Stamatelopoulos: Bleiben wir für einen Moment beim Begriff flexible Stromerzeugung. Sie umfasst drei wesentliche Kategorien: Zum einen mit fossilen Brennstoffen betriebene Kraftwerke, etwa Gas und Kohle; dann mit erneuerbaren Brennstoffen betriebene Anlagen, etwa Biogas und Biomasse; und schließlich Speicheranlagen wie Pumpspeicherkraftwerke und Batterien. Man kann den Begriff flexible Erzeugung durch den Begriff Speicher ersetzen, dann ist im ersten Fall Gas, oder Kohle der Speicher, im zweiten die Biomasse und im dritten die Batterie, beziehungsweise das Pumpen von Wasser auf eine bestimmte Höhe. Ich bin überzeugt, dass alle diese Technologien in Zukunft ihren Beitrag zur Energiewende leisten werden. Auch Kombinationen dieser Technologien sind möglich.

Können Sie ein Beispiel nennen?

Stamatelopoulos: Ein Beispiel ist das Zuschalten einer Batterie in einem Kraftwerk, um die Frequenzregelung des Netzes schneller zu bewerkstelligen. Ein solches Projekt haben wir im Rahmen eines Joint Ventures mit der Firma Bosch in unserem Kraftwerk in Heilbronn realisiert. Ein weiteres Beispiel für eine mögliche Kombination ist die Mitverbrennung von Biomasse in einem Kohlekraftwerk.
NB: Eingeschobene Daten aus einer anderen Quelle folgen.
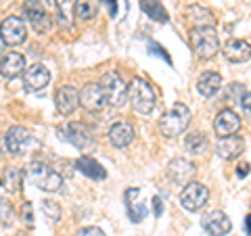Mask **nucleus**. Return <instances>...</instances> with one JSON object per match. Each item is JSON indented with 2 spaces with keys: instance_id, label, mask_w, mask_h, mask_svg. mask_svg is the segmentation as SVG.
Instances as JSON below:
<instances>
[{
  "instance_id": "obj_34",
  "label": "nucleus",
  "mask_w": 251,
  "mask_h": 236,
  "mask_svg": "<svg viewBox=\"0 0 251 236\" xmlns=\"http://www.w3.org/2000/svg\"><path fill=\"white\" fill-rule=\"evenodd\" d=\"M21 215H23V222H27L29 226L34 224V207H31V203H29V201L23 203V207H21Z\"/></svg>"
},
{
  "instance_id": "obj_4",
  "label": "nucleus",
  "mask_w": 251,
  "mask_h": 236,
  "mask_svg": "<svg viewBox=\"0 0 251 236\" xmlns=\"http://www.w3.org/2000/svg\"><path fill=\"white\" fill-rule=\"evenodd\" d=\"M191 46L199 59H211L220 48L214 27H191Z\"/></svg>"
},
{
  "instance_id": "obj_41",
  "label": "nucleus",
  "mask_w": 251,
  "mask_h": 236,
  "mask_svg": "<svg viewBox=\"0 0 251 236\" xmlns=\"http://www.w3.org/2000/svg\"><path fill=\"white\" fill-rule=\"evenodd\" d=\"M4 46H6V44L2 42V38H0V54H2V52H4Z\"/></svg>"
},
{
  "instance_id": "obj_9",
  "label": "nucleus",
  "mask_w": 251,
  "mask_h": 236,
  "mask_svg": "<svg viewBox=\"0 0 251 236\" xmlns=\"http://www.w3.org/2000/svg\"><path fill=\"white\" fill-rule=\"evenodd\" d=\"M124 201H126V211H128V217H130V222H143V219L147 217L149 213V209H147V203L143 199V190H140L138 186H132L126 190L124 194Z\"/></svg>"
},
{
  "instance_id": "obj_10",
  "label": "nucleus",
  "mask_w": 251,
  "mask_h": 236,
  "mask_svg": "<svg viewBox=\"0 0 251 236\" xmlns=\"http://www.w3.org/2000/svg\"><path fill=\"white\" fill-rule=\"evenodd\" d=\"M197 167H195V163H191L188 159H182V157H176V159H172L166 167V174L170 178V182L174 184H188L193 182V176Z\"/></svg>"
},
{
  "instance_id": "obj_32",
  "label": "nucleus",
  "mask_w": 251,
  "mask_h": 236,
  "mask_svg": "<svg viewBox=\"0 0 251 236\" xmlns=\"http://www.w3.org/2000/svg\"><path fill=\"white\" fill-rule=\"evenodd\" d=\"M243 94H245V88H243L241 84H230L228 86V92H226V96H224V100H239L243 98Z\"/></svg>"
},
{
  "instance_id": "obj_5",
  "label": "nucleus",
  "mask_w": 251,
  "mask_h": 236,
  "mask_svg": "<svg viewBox=\"0 0 251 236\" xmlns=\"http://www.w3.org/2000/svg\"><path fill=\"white\" fill-rule=\"evenodd\" d=\"M100 88L105 92L107 105L111 107H122L126 98H128V86H126V82L117 71H107L100 77Z\"/></svg>"
},
{
  "instance_id": "obj_7",
  "label": "nucleus",
  "mask_w": 251,
  "mask_h": 236,
  "mask_svg": "<svg viewBox=\"0 0 251 236\" xmlns=\"http://www.w3.org/2000/svg\"><path fill=\"white\" fill-rule=\"evenodd\" d=\"M23 13H25V19L29 21V25L34 27L36 34H46L50 29L52 19L40 0H25L23 2Z\"/></svg>"
},
{
  "instance_id": "obj_2",
  "label": "nucleus",
  "mask_w": 251,
  "mask_h": 236,
  "mask_svg": "<svg viewBox=\"0 0 251 236\" xmlns=\"http://www.w3.org/2000/svg\"><path fill=\"white\" fill-rule=\"evenodd\" d=\"M27 178L36 188L46 190V192H57L63 186V178L50 167V165H46L42 161H31L27 165Z\"/></svg>"
},
{
  "instance_id": "obj_37",
  "label": "nucleus",
  "mask_w": 251,
  "mask_h": 236,
  "mask_svg": "<svg viewBox=\"0 0 251 236\" xmlns=\"http://www.w3.org/2000/svg\"><path fill=\"white\" fill-rule=\"evenodd\" d=\"M247 174H249V163L243 161V163L239 165V167H237V176H239V178H245Z\"/></svg>"
},
{
  "instance_id": "obj_15",
  "label": "nucleus",
  "mask_w": 251,
  "mask_h": 236,
  "mask_svg": "<svg viewBox=\"0 0 251 236\" xmlns=\"http://www.w3.org/2000/svg\"><path fill=\"white\" fill-rule=\"evenodd\" d=\"M239 128H241V117L232 109H222L214 119V130L220 138L232 136V134L239 132Z\"/></svg>"
},
{
  "instance_id": "obj_30",
  "label": "nucleus",
  "mask_w": 251,
  "mask_h": 236,
  "mask_svg": "<svg viewBox=\"0 0 251 236\" xmlns=\"http://www.w3.org/2000/svg\"><path fill=\"white\" fill-rule=\"evenodd\" d=\"M19 180H21V171L17 167L6 169V188H9V192H17L19 190Z\"/></svg>"
},
{
  "instance_id": "obj_33",
  "label": "nucleus",
  "mask_w": 251,
  "mask_h": 236,
  "mask_svg": "<svg viewBox=\"0 0 251 236\" xmlns=\"http://www.w3.org/2000/svg\"><path fill=\"white\" fill-rule=\"evenodd\" d=\"M239 105H241V109H243V115H245L247 119L251 121V92L243 94V98L239 100Z\"/></svg>"
},
{
  "instance_id": "obj_13",
  "label": "nucleus",
  "mask_w": 251,
  "mask_h": 236,
  "mask_svg": "<svg viewBox=\"0 0 251 236\" xmlns=\"http://www.w3.org/2000/svg\"><path fill=\"white\" fill-rule=\"evenodd\" d=\"M201 224H203V228H205V232L209 236H226L232 230L230 217L226 215L224 211H218V209L211 211V213H207V215H203Z\"/></svg>"
},
{
  "instance_id": "obj_35",
  "label": "nucleus",
  "mask_w": 251,
  "mask_h": 236,
  "mask_svg": "<svg viewBox=\"0 0 251 236\" xmlns=\"http://www.w3.org/2000/svg\"><path fill=\"white\" fill-rule=\"evenodd\" d=\"M75 236H105V232L100 230L97 226H88V228H82V230H77Z\"/></svg>"
},
{
  "instance_id": "obj_14",
  "label": "nucleus",
  "mask_w": 251,
  "mask_h": 236,
  "mask_svg": "<svg viewBox=\"0 0 251 236\" xmlns=\"http://www.w3.org/2000/svg\"><path fill=\"white\" fill-rule=\"evenodd\" d=\"M54 107L61 115H72L80 107V92L74 86H61L54 94Z\"/></svg>"
},
{
  "instance_id": "obj_8",
  "label": "nucleus",
  "mask_w": 251,
  "mask_h": 236,
  "mask_svg": "<svg viewBox=\"0 0 251 236\" xmlns=\"http://www.w3.org/2000/svg\"><path fill=\"white\" fill-rule=\"evenodd\" d=\"M25 36H27V27H25V21L21 17H6L2 21V25H0V38H2L4 44L9 46H19L25 42Z\"/></svg>"
},
{
  "instance_id": "obj_21",
  "label": "nucleus",
  "mask_w": 251,
  "mask_h": 236,
  "mask_svg": "<svg viewBox=\"0 0 251 236\" xmlns=\"http://www.w3.org/2000/svg\"><path fill=\"white\" fill-rule=\"evenodd\" d=\"M220 88H222V75H220L218 71H205L199 75L197 80V90L199 94H203V96H216V94L220 92Z\"/></svg>"
},
{
  "instance_id": "obj_36",
  "label": "nucleus",
  "mask_w": 251,
  "mask_h": 236,
  "mask_svg": "<svg viewBox=\"0 0 251 236\" xmlns=\"http://www.w3.org/2000/svg\"><path fill=\"white\" fill-rule=\"evenodd\" d=\"M153 213H155L157 217L163 213V201H161V196H159V194H155V196H153Z\"/></svg>"
},
{
  "instance_id": "obj_1",
  "label": "nucleus",
  "mask_w": 251,
  "mask_h": 236,
  "mask_svg": "<svg viewBox=\"0 0 251 236\" xmlns=\"http://www.w3.org/2000/svg\"><path fill=\"white\" fill-rule=\"evenodd\" d=\"M191 123V109H188L184 103H176L174 107L166 111L159 119V132L166 138H174L180 136Z\"/></svg>"
},
{
  "instance_id": "obj_11",
  "label": "nucleus",
  "mask_w": 251,
  "mask_h": 236,
  "mask_svg": "<svg viewBox=\"0 0 251 236\" xmlns=\"http://www.w3.org/2000/svg\"><path fill=\"white\" fill-rule=\"evenodd\" d=\"M80 105L86 109V111H103L107 107V98H105V92L100 88V84H86L84 88L80 90Z\"/></svg>"
},
{
  "instance_id": "obj_6",
  "label": "nucleus",
  "mask_w": 251,
  "mask_h": 236,
  "mask_svg": "<svg viewBox=\"0 0 251 236\" xmlns=\"http://www.w3.org/2000/svg\"><path fill=\"white\" fill-rule=\"evenodd\" d=\"M209 201V190L205 184L201 182H188L184 184L182 192H180V203L186 211H201Z\"/></svg>"
},
{
  "instance_id": "obj_3",
  "label": "nucleus",
  "mask_w": 251,
  "mask_h": 236,
  "mask_svg": "<svg viewBox=\"0 0 251 236\" xmlns=\"http://www.w3.org/2000/svg\"><path fill=\"white\" fill-rule=\"evenodd\" d=\"M128 98L132 103V109L138 113V115H149L155 109V92L153 88L149 86L143 77H134L128 86Z\"/></svg>"
},
{
  "instance_id": "obj_28",
  "label": "nucleus",
  "mask_w": 251,
  "mask_h": 236,
  "mask_svg": "<svg viewBox=\"0 0 251 236\" xmlns=\"http://www.w3.org/2000/svg\"><path fill=\"white\" fill-rule=\"evenodd\" d=\"M15 219V209L6 199H0V228H9Z\"/></svg>"
},
{
  "instance_id": "obj_20",
  "label": "nucleus",
  "mask_w": 251,
  "mask_h": 236,
  "mask_svg": "<svg viewBox=\"0 0 251 236\" xmlns=\"http://www.w3.org/2000/svg\"><path fill=\"white\" fill-rule=\"evenodd\" d=\"M222 54L226 57V61H230V63H245L251 59V44L247 40H228L224 46V50Z\"/></svg>"
},
{
  "instance_id": "obj_38",
  "label": "nucleus",
  "mask_w": 251,
  "mask_h": 236,
  "mask_svg": "<svg viewBox=\"0 0 251 236\" xmlns=\"http://www.w3.org/2000/svg\"><path fill=\"white\" fill-rule=\"evenodd\" d=\"M105 2H107L109 15H111V17H115V15H117V4H115V0H105Z\"/></svg>"
},
{
  "instance_id": "obj_12",
  "label": "nucleus",
  "mask_w": 251,
  "mask_h": 236,
  "mask_svg": "<svg viewBox=\"0 0 251 236\" xmlns=\"http://www.w3.org/2000/svg\"><path fill=\"white\" fill-rule=\"evenodd\" d=\"M4 142H6V148H9L11 155H23L31 142V132L27 128H23V125H13V128L6 132Z\"/></svg>"
},
{
  "instance_id": "obj_17",
  "label": "nucleus",
  "mask_w": 251,
  "mask_h": 236,
  "mask_svg": "<svg viewBox=\"0 0 251 236\" xmlns=\"http://www.w3.org/2000/svg\"><path fill=\"white\" fill-rule=\"evenodd\" d=\"M136 132L132 128V123L128 121H117L109 128V142H111L115 148H126L134 142Z\"/></svg>"
},
{
  "instance_id": "obj_40",
  "label": "nucleus",
  "mask_w": 251,
  "mask_h": 236,
  "mask_svg": "<svg viewBox=\"0 0 251 236\" xmlns=\"http://www.w3.org/2000/svg\"><path fill=\"white\" fill-rule=\"evenodd\" d=\"M245 232H247V234L251 236V213H249V215L245 217Z\"/></svg>"
},
{
  "instance_id": "obj_31",
  "label": "nucleus",
  "mask_w": 251,
  "mask_h": 236,
  "mask_svg": "<svg viewBox=\"0 0 251 236\" xmlns=\"http://www.w3.org/2000/svg\"><path fill=\"white\" fill-rule=\"evenodd\" d=\"M147 46H149V52H151V54H155V57H161L163 61L168 63V65H172V57L166 52V48H163V46H159V44L153 42V40H149V44H147Z\"/></svg>"
},
{
  "instance_id": "obj_29",
  "label": "nucleus",
  "mask_w": 251,
  "mask_h": 236,
  "mask_svg": "<svg viewBox=\"0 0 251 236\" xmlns=\"http://www.w3.org/2000/svg\"><path fill=\"white\" fill-rule=\"evenodd\" d=\"M42 211H44V215L49 217L50 222H59V219H61V207H59V203H54L50 199L42 201Z\"/></svg>"
},
{
  "instance_id": "obj_25",
  "label": "nucleus",
  "mask_w": 251,
  "mask_h": 236,
  "mask_svg": "<svg viewBox=\"0 0 251 236\" xmlns=\"http://www.w3.org/2000/svg\"><path fill=\"white\" fill-rule=\"evenodd\" d=\"M100 0H75L74 4V15L82 21H90L97 17Z\"/></svg>"
},
{
  "instance_id": "obj_26",
  "label": "nucleus",
  "mask_w": 251,
  "mask_h": 236,
  "mask_svg": "<svg viewBox=\"0 0 251 236\" xmlns=\"http://www.w3.org/2000/svg\"><path fill=\"white\" fill-rule=\"evenodd\" d=\"M140 11L149 15V19H153L157 23H168V11L157 0H140Z\"/></svg>"
},
{
  "instance_id": "obj_42",
  "label": "nucleus",
  "mask_w": 251,
  "mask_h": 236,
  "mask_svg": "<svg viewBox=\"0 0 251 236\" xmlns=\"http://www.w3.org/2000/svg\"><path fill=\"white\" fill-rule=\"evenodd\" d=\"M15 236H23V234H15Z\"/></svg>"
},
{
  "instance_id": "obj_22",
  "label": "nucleus",
  "mask_w": 251,
  "mask_h": 236,
  "mask_svg": "<svg viewBox=\"0 0 251 236\" xmlns=\"http://www.w3.org/2000/svg\"><path fill=\"white\" fill-rule=\"evenodd\" d=\"M65 138H67L74 146H77V148H86V146H88V144L92 142L90 130L86 128L84 123H80V121H74V123H69V125H67V130H65Z\"/></svg>"
},
{
  "instance_id": "obj_16",
  "label": "nucleus",
  "mask_w": 251,
  "mask_h": 236,
  "mask_svg": "<svg viewBox=\"0 0 251 236\" xmlns=\"http://www.w3.org/2000/svg\"><path fill=\"white\" fill-rule=\"evenodd\" d=\"M49 82H50V71L44 65H40V63L31 65L25 71V75H23V84H25V88L31 92L44 90L46 86H49Z\"/></svg>"
},
{
  "instance_id": "obj_23",
  "label": "nucleus",
  "mask_w": 251,
  "mask_h": 236,
  "mask_svg": "<svg viewBox=\"0 0 251 236\" xmlns=\"http://www.w3.org/2000/svg\"><path fill=\"white\" fill-rule=\"evenodd\" d=\"M184 15L188 17V21H191L193 27H214L216 25L214 13L207 11V9H203V6H197V4L186 6Z\"/></svg>"
},
{
  "instance_id": "obj_39",
  "label": "nucleus",
  "mask_w": 251,
  "mask_h": 236,
  "mask_svg": "<svg viewBox=\"0 0 251 236\" xmlns=\"http://www.w3.org/2000/svg\"><path fill=\"white\" fill-rule=\"evenodd\" d=\"M46 2H49V4L52 6V9H57V11H61V9H63V4H65V2H67V0H46Z\"/></svg>"
},
{
  "instance_id": "obj_19",
  "label": "nucleus",
  "mask_w": 251,
  "mask_h": 236,
  "mask_svg": "<svg viewBox=\"0 0 251 236\" xmlns=\"http://www.w3.org/2000/svg\"><path fill=\"white\" fill-rule=\"evenodd\" d=\"M216 151L222 159L232 161V159H237V157H241L243 151H245V140L241 136H234V134L232 136H226V138H220Z\"/></svg>"
},
{
  "instance_id": "obj_27",
  "label": "nucleus",
  "mask_w": 251,
  "mask_h": 236,
  "mask_svg": "<svg viewBox=\"0 0 251 236\" xmlns=\"http://www.w3.org/2000/svg\"><path fill=\"white\" fill-rule=\"evenodd\" d=\"M205 144H207V140L201 132H195V134H191V136H186V140H184V146L191 153H203Z\"/></svg>"
},
{
  "instance_id": "obj_24",
  "label": "nucleus",
  "mask_w": 251,
  "mask_h": 236,
  "mask_svg": "<svg viewBox=\"0 0 251 236\" xmlns=\"http://www.w3.org/2000/svg\"><path fill=\"white\" fill-rule=\"evenodd\" d=\"M75 167L80 169L84 176H88L92 180H105L107 178V169L97 159H92V157H88V155L80 157V159L75 161Z\"/></svg>"
},
{
  "instance_id": "obj_18",
  "label": "nucleus",
  "mask_w": 251,
  "mask_h": 236,
  "mask_svg": "<svg viewBox=\"0 0 251 236\" xmlns=\"http://www.w3.org/2000/svg\"><path fill=\"white\" fill-rule=\"evenodd\" d=\"M25 71V57L19 52H6L2 59H0V73L6 80H15Z\"/></svg>"
}]
</instances>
Dadurch lassen sich dessen CO2-Emissionen deutlich reduzieren. Diese Variante wird in anderen europäischen Ländern praktiziert; in Deutschland hingegen gibt es noch keine großtechnische Anwendung dieser Art. Auf der Verbrauchsseite ist das Aufladen einer Batterie nichts Anderes, als ein zusätzlicher Strombedarf. Und dieser kann, wie jeder andere, durch Erneuerbare abgedeckt werden, wenn diese – eventuell auch im Überschuss – zur Verfügung stehen, oder durch eine flexible Stromerzeugung, die dann zur Verfügung steht, wenn sie gebraucht wird.
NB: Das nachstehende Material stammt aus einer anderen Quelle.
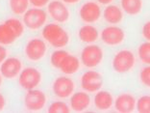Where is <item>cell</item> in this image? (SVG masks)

Mit dem in Ihren Anlagen erzeugten Strom können rechnerisch rund 15 Millionen Haushalte im Jahr versorgt werden. Gibt es bei Ihnen ein Pilotprojekt in Richtung flexible Stromerzeugung oder welche Zukunftsperspektiven sind bei Ihnen in der Planung?

Stamatelopoulos: Spontan fällt mir bei dieser Frage das Fuel Switch Projekt an unserem Standort in Stuttgart-Gaisburg ein. Hier wird ein mit Kohle gefeuertes Heizkraftwerk durch ein kleineres, effizientes und emissionsärmeres Gasheizwerk ersetzt. Seit Anfang 2017 wird dafür vor Ort gebaut. Das Gasheizkraftwerk besteht aus Gasmotoren mit einer elektrischen Leistung von insgesamt 30 MW, aus Gaskesseln mit einer Wärmeleistung in Kombination von bis zu 240 MW, sowie einem Wärmespeicher mit einer Kapazität von 300 MWh. Mit dieser Investition wollen wir die Fernwärmeversorgung im Raum Stuttgart modernisieren. Durch den Umstieg von Kohle auf Gas sichern wir langfristig die Fernwärmeversorgung in Stuttgart und leisten einen Beitrag zur schrittweisen Dekarbonisierung der Erzeugung. Ende 2018 soll das neue, moderne Heizkraftwerk ans Netz gehen.